If the Company were to recognize the unrecognized tax benefits of $1.7 billion at December 31, 2017, the income tax provision would reflect a favorable net impact of $1.6 billion.
The Company is under examination by numerous tax authorities in various jurisdictions globally. The Company believes that it is reasonably possible that the total amount of unrecognized tax benefits as of December 31, 2017 could decrease by up to approximately $165 million in the next 12 months as a result of various audit closures, settlements or the expiration of the statute of limitations. The ultimate finalization of the Company’s examinations with relevant taxing authorities can include formal administrative and legal proceedings, which could have a significant impact on the timing of the reversal of unrecognized tax benefits. The Company believes that its reserves for uncertain tax positions are adequate to cover existing risks or exposures.
Expenses for interest and penalties associated with uncertain tax positions amounted to $183 million in 2017, $134 million in 2016 and $102 million in 2015. These amounts reflect the beneficial impacts of various tax settlements, including those discussed below. Liabilities for accrued interest and penalties were $341 million and $886 million as of December 31, 2017 and 2016, respectively.
In 2017, the Internal Revenue Service (IRS) concluded its examinations of Merck’s 2006-2011 U.S. federal income tax returns. As a result, the Company was required to make a payment of approximately $2.8 billion. The Company’s reserves for unrecognized tax benefits for the years under examination exceeded the adjustments relating to this examination period and therefore the Company recorded a net $234 million tax benefit in 2017. This net benefit reflects reductions in reserves for unrecognized tax benefits for tax positions relating to the years that were under examination, partially offset by additional reserves for tax positions not previously reserved for, as well as adjustments to reserves for unrecognized tax benefits relating to years which remain open to examination that are affected by this settlement.
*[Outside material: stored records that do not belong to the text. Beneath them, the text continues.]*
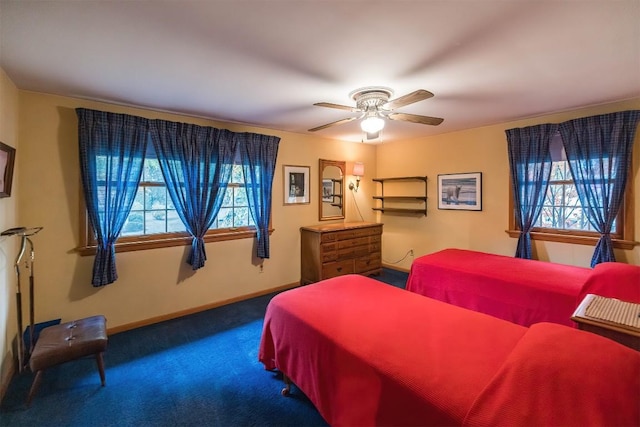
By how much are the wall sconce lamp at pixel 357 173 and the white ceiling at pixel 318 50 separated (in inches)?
82.9

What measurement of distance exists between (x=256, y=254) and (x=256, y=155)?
4.43 ft

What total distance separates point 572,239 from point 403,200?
7.70ft

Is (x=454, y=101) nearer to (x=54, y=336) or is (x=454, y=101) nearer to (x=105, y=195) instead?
(x=105, y=195)

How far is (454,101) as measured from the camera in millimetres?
2945

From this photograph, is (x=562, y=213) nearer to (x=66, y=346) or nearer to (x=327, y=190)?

Although the IRS’s examination of the Company’s 2002-2005 federal tax returns was concluded prior to 2015, one issue relating to a refund claim remained open. During 2015, this issue was resolved and the Company received a refund of approximately $715 million, which exceeded the receivable previously recorded by the Company, resulting in a tax benefit of $410 million.
The IRS is currently conducting examinations of the Company’s tax returns for the years 2012 through 2014. In addition, various state and foreign tax examinations are in progress. For most of its other significant tax jurisdictions (both U.S. state and foreign), the Company’s income tax returns are open for examination for the period 2003 through 2017.